Sarah Waters — The Little Stranger (2009)
Audiobook | mp3 CBR 128 kbps 44100 stereo | 13 CD | 15 h 50 min | 831 MB | ISBN: 9781405505925 | Hachette Audio
The Little Stranger is a ghost story from one of Britain's finest and best loved writers. The novel was shortlisted for the Man Booker Prize 2009.
Sarah Waters reflects on the collapse of the British class system after WWII in a stunning haunted house tale. Doctor Faraday, a lonely bachelor, first visited Hundreds Hall, where his mother once worked as a parlor maid, at age 10 in 1919. When Faraday returns 30 years later to treat a servant, he becomes obsessed with Hundreds's elegant owner, Mrs. Ayres; her 24-year-old son, Roderick, an RAF airman wounded during the war who now oversees the family farm; and her slightly older daughter, Caroline, considered a “natural spinster” by the locals, for whom the doctor develops a particular fondness. Supernatural trouble kicks in after Caroline's mild-mannered black Lab, Gyp, attacks a visiting child. A damaging fire, a suicide and worse follow. Faraday, one of literature's more unreliable narrators, carries the reader swiftly along to the devastating conclusion. — Publishers Weekly review
An Interview of Sarah Waters to afterellen.com
Your new novel, The Little Stranger, centers around an eccentric family, the Ayres, a lonely bachelor, Dr. Faraday, and a haunted house, Hundreds Hall. What inspired this story?
Sarah Waters: I wrote it after writing The Night Watch so I was already in that period, the late forties, and I really wanted to stay there because I felt there were other stories to tell about the period. I’ve always been interested in that postwar world.
I was especially interested in how the war had shaken up the British class system. After the war, the Labour government was voted in and the working class felt empowered, or at least they wanted to make changes, and the upper middle class as a result felt really under attack. That idea of them being under attack really interested me so I thought I’d make a move out of London. I liked the idea of a country house that was collapsing because its owners couldn’t afford it and couldn’t get service anymore.
The supernatural element came in pretty late in the planning process, but then I suddenly thought, actually, the best way to represent this sense of menace and attackness might be through a haunted house. I saw an opportunity to write a real proper haunted house novel.
You’ve said that you began your Victorian novels with a focus on plot, and The Night Watch with a focus on character. In The Little Stranger, the point of view of Dr. Faraday as an unreliable first-person narrator was an interesting technical choice. Did you have a particular focus for this book?
SW: That’s a good question really. I had a vision early on for the whole book. I knew that this was going to be a doomed family — not to give anything away — but rather like a country house murder where people get picked off one by one. I kind of wanted it to be a bit like that. The narration was crucial because there were lots of different ways I could have told the story. I liked the idea of the doctor partially because he fitted nicely into the genre of British ghost stories — a gentleman bachelor narrator who would tell the story from a slight distance.
Dr.

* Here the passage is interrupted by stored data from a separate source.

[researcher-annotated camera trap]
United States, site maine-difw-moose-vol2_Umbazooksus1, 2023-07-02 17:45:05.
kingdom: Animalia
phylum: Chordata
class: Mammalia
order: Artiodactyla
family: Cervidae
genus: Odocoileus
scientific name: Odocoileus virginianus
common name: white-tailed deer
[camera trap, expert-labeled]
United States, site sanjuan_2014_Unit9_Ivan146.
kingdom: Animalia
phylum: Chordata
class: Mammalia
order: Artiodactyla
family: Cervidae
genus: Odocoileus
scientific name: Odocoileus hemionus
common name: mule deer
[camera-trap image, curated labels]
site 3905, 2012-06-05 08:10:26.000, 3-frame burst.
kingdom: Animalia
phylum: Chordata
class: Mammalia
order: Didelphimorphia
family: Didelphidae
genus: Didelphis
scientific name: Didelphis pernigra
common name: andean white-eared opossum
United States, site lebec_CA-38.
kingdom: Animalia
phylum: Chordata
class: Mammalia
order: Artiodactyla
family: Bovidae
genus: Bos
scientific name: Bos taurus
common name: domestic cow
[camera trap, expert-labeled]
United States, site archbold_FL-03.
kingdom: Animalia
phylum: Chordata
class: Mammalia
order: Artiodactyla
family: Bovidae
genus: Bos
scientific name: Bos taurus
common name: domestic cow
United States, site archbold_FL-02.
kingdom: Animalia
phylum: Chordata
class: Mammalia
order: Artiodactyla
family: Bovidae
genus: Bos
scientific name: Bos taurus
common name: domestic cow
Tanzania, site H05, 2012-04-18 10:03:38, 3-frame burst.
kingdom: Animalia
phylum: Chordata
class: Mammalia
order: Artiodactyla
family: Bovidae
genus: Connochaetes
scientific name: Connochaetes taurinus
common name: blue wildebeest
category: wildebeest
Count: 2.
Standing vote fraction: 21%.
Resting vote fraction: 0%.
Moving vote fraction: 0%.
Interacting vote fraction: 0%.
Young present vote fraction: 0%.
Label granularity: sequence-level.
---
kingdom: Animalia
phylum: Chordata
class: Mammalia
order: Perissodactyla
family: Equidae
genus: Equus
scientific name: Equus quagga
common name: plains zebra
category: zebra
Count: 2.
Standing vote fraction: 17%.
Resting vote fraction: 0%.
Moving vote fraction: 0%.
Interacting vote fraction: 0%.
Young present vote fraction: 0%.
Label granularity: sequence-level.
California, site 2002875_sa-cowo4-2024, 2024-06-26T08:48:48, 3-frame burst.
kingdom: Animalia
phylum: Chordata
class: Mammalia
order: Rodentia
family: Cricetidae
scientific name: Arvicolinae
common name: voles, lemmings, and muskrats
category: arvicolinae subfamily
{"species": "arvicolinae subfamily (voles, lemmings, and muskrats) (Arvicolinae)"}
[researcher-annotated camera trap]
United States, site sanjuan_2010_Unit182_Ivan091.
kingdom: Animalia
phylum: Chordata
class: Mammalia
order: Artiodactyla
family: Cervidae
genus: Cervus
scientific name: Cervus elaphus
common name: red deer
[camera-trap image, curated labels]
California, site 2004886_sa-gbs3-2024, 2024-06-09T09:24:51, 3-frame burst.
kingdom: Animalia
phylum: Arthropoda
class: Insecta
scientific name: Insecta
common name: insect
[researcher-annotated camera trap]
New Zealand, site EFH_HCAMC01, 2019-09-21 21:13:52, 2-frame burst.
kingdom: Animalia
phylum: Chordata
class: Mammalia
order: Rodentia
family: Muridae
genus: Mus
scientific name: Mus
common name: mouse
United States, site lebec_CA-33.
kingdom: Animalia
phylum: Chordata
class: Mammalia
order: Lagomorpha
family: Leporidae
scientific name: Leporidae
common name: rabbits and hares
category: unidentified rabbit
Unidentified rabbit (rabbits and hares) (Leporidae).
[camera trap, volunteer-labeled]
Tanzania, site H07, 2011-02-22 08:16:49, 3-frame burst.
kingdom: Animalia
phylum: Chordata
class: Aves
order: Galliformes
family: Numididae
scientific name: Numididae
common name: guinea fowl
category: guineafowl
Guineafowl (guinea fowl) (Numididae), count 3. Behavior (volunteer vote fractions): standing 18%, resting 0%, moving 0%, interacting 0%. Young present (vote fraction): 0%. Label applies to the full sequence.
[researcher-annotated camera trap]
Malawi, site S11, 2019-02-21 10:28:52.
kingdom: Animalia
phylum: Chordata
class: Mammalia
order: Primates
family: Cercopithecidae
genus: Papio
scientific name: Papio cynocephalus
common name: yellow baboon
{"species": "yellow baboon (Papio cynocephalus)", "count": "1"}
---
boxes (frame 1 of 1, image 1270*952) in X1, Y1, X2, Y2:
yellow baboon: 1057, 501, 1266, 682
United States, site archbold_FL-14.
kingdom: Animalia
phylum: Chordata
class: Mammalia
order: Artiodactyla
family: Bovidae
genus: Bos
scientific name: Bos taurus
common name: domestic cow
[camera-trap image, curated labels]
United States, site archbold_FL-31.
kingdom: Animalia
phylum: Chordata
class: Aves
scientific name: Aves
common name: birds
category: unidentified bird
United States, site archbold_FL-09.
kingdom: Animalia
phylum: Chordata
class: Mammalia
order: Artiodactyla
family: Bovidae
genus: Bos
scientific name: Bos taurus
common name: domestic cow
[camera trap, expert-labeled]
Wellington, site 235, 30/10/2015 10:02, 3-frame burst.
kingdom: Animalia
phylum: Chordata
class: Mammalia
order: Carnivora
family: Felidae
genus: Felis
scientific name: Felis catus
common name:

Faraday was very much like them, a middle class country doctor, a friend of the family, and he was going to report these tragedies from a distance, not really understanding them. But then he became much more interesting to me as he became more complicated and that made the book much richer for me. He essentially becomes a bit of an unreliable narrator. Not in the sense that he’s lying to us — I don’t think he is anyway — but there are things going on that he can’t appreciate. Technically it was interesting having him as the narrator because he never experiences anything supernatural firsthand and that means we don’t either. We’re getting them reported to us, which does allow for a range of interpretations.
You’ve said that Tipping the Velvet and Fingersmith were exciting books to write because of the “devious plots,” as oppose to Affinity, which was a “gloomy book to write.” What was your experience like writing The Little Stranger?
SW: Funny enough, it was a relatively even writing process, which was pretty positive. I wrote this after writing The Night Watch, which was a difficult book. I was aware of the things that I had to get right with this book because the narrator was slightly unreliable. It’s quite a claustrophobic story in a sense. There’s no subplot. It’s all pretty much in the house and it’s like one thing after the other and I worried about that so I had to think about pacing. I was very preoccupied with details and aspects like that, which made it quite an intellectual exercise.
As fond as I was of the characters and as committed as I was to the story it didn’t have as much of me in it as The Night Watch. It wasn’t as emotional a writing experience. No less satisfying, just different.
Are you working on anything new now?
SW: I’m reading and thinking about the next one. Just taking it slowly.
SW: Well, I hardly dare say because it will probably change. At the moment, I’m drawn to the pre-war period of the twenties or thirties, probably back in London as much as I liked the country setting. I say this every time, but I’d really like to write something more upbeat. I’m going to write a romantic comedy this time! [Laughs]. But then I start to plan it and think, oh, but it would be much more interesting if this person was really wicked. The gloom really draws me. But Tipping the Velvet was such fun so I would like to write something a bit more rompy.